Gather all lines with "Fraction" from the records.
● ● ● ● ●
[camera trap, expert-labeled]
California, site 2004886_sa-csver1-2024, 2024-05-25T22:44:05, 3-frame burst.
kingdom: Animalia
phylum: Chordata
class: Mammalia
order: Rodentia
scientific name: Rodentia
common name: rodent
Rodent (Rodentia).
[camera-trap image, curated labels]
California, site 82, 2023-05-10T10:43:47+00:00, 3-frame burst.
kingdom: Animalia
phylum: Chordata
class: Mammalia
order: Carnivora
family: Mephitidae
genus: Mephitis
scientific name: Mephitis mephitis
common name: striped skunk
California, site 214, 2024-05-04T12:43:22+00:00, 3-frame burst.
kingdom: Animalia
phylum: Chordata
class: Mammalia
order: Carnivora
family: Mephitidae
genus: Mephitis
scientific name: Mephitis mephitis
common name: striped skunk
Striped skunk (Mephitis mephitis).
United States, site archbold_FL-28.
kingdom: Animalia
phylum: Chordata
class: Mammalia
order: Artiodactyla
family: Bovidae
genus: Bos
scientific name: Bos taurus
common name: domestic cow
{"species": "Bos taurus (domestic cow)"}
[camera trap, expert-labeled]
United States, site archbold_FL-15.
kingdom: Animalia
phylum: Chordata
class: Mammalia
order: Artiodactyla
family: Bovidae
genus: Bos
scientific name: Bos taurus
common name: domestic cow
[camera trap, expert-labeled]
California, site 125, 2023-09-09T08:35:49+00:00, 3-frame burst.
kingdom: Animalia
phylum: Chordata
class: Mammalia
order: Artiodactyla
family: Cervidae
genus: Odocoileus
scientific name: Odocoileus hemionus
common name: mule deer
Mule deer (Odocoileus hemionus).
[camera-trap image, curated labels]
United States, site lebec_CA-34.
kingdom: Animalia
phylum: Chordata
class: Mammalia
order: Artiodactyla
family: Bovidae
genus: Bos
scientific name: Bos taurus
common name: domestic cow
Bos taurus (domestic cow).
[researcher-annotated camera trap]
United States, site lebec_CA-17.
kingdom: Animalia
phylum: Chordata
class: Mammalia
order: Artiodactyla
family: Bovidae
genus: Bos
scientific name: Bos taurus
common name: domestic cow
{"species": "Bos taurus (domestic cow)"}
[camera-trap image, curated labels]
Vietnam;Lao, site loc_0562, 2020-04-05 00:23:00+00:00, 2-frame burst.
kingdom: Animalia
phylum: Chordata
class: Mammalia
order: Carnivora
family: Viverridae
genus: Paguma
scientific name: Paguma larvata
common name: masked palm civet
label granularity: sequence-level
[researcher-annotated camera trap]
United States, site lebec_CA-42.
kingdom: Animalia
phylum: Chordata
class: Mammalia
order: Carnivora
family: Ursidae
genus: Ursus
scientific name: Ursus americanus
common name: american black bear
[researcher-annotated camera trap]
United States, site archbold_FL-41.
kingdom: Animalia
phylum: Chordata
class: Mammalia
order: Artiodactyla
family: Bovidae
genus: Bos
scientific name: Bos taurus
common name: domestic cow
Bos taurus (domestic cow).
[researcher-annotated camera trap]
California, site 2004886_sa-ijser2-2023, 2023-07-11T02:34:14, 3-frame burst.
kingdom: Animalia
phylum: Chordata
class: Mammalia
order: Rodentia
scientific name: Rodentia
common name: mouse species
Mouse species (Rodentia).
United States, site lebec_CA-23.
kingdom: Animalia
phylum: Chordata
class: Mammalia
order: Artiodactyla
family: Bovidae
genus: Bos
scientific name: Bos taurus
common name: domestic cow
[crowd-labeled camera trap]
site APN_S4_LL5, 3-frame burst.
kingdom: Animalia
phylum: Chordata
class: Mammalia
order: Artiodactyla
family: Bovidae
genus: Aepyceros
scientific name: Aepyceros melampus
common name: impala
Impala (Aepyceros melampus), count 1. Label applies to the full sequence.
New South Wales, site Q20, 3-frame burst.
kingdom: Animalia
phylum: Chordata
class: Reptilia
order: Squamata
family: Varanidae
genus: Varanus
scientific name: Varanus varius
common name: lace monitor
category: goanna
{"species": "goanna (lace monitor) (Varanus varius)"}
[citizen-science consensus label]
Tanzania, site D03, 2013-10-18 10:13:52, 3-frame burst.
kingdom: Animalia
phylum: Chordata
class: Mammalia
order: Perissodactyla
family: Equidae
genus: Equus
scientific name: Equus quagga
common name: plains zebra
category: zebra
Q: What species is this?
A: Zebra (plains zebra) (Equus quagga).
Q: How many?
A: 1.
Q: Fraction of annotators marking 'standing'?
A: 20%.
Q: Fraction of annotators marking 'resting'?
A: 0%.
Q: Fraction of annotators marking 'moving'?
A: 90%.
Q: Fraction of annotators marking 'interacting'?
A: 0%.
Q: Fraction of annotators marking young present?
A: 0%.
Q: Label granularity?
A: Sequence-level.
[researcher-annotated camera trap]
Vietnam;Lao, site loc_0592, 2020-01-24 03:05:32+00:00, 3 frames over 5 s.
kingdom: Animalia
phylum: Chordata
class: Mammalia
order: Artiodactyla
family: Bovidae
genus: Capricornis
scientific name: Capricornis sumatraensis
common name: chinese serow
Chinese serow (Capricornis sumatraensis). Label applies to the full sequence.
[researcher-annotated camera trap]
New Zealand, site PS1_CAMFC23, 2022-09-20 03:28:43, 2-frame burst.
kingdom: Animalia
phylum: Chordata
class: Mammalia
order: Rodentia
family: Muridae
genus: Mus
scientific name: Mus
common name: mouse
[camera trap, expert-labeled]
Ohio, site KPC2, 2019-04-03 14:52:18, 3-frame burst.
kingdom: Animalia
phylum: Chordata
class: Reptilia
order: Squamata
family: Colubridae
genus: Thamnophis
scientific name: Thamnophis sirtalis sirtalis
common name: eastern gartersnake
● ● ● ● ●
## COMPLETED EXERCISE
Q: Fraction of annotators marking 'standing'?
Q: Fraction of annotators marking 'resting'?
Q: Fraction of annotators marking 'moving'?
Q: Fraction of annotators marking 'interacting'?
Q: Fraction of annotators marking young present?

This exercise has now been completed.